— Start of Text shown —

# Time and its multiple senses



## Dymn

Hi,

I'd like to know how would you translate "time" in the following sentences, taken from Wiktionary:

1. _Time stops for nobody._
2. _More time is needed to complete the project._
3. _We had a wonderful time at the party._
4. _In my time, we respected our elders._
5. _Excuse me, have you got the time?_
6. _It's time to sleep._
7. _When was the last time we went out?_
8. _Your car runs three times faster than mine.
_
Try to use a time-related noun, even if it doesn't sound much natural.

Catalan: 
1. _temps_
2. _temps_
3. _estona _(also "while"; Germanic _*stundō_, cf. German _Stunde_)
4. _temps, època_
5. _hora _(also "hour")
6_. hora_
7. _vegada _(Vulgar Latin _*vicata_, from Latin _vicis_), dialectal: _cop _"hit", _volta _"turn", _pic _"peak", _camí _"path, way"
8. _vegades_

Spanish:
1. _tiempo_
2. _tiempo_
3. _rato _(also "while"; from Latin _raptus_, past perfect of _rapere _"to grab, snatch")
4. _tiempos, época_
5. _hora_ (also "hour")
6._ hora_
7. _vez _(Latin _vicis _"change, alternation", cf. _vice versa_)

— End of Text shown —
— Start of Entries supplied —

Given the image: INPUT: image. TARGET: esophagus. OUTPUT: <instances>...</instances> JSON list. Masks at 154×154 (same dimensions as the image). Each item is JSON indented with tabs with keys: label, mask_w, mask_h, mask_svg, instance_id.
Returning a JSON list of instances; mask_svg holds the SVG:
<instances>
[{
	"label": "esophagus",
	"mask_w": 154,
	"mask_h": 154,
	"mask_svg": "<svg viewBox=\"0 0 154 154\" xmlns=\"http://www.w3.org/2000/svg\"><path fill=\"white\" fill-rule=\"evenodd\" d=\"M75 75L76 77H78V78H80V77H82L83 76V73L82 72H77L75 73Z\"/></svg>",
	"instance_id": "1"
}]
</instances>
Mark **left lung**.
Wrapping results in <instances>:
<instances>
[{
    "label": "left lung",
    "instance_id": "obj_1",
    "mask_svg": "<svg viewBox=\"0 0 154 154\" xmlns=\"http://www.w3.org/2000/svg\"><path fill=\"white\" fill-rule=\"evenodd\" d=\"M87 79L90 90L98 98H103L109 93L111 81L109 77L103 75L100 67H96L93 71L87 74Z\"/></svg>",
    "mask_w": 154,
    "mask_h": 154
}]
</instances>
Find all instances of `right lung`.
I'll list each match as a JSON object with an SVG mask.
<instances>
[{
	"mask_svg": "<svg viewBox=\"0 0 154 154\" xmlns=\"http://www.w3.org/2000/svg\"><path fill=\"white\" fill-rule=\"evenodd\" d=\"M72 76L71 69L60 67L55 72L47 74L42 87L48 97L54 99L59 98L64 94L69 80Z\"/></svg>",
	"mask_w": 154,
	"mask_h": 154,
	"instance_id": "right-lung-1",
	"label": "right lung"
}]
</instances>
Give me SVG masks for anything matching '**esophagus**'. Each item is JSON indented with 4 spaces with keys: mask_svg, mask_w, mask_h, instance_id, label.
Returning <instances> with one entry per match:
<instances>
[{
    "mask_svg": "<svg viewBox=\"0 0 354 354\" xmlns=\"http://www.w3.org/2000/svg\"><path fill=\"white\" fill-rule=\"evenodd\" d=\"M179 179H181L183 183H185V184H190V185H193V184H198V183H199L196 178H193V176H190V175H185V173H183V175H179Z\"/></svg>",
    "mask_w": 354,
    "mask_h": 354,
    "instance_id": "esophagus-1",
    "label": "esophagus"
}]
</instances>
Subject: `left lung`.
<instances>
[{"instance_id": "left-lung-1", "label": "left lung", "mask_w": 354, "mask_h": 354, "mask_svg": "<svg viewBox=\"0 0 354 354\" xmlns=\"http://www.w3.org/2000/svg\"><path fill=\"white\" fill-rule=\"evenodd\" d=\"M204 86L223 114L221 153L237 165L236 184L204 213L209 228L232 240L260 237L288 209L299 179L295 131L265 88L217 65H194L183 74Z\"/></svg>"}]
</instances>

— End of Entries supplied —

**Exercises to complete**
1. In the forum post on translating "time", which Latin word is given as the origin of the Spanish "rato"?
2. Transcribe the forum post on translating "time", beginning at the words "8. _vegades_" and stopping after "cf. _vice versa_)".

**Responses to the exercise**
1. Raptus.

2.
8. _vegades_

Spanish:
1. _tiempo_
2. _tiempo_
3. _rato _(also "while"; from Latin _raptus_, past perfect of _rapere _"to grab, snatch")
4. _tiempos, época_
5. _hora_ (also "hour")
6._ hora_
7. _vez _(Latin _vicis _"change, alternation", cf. _vice versa_)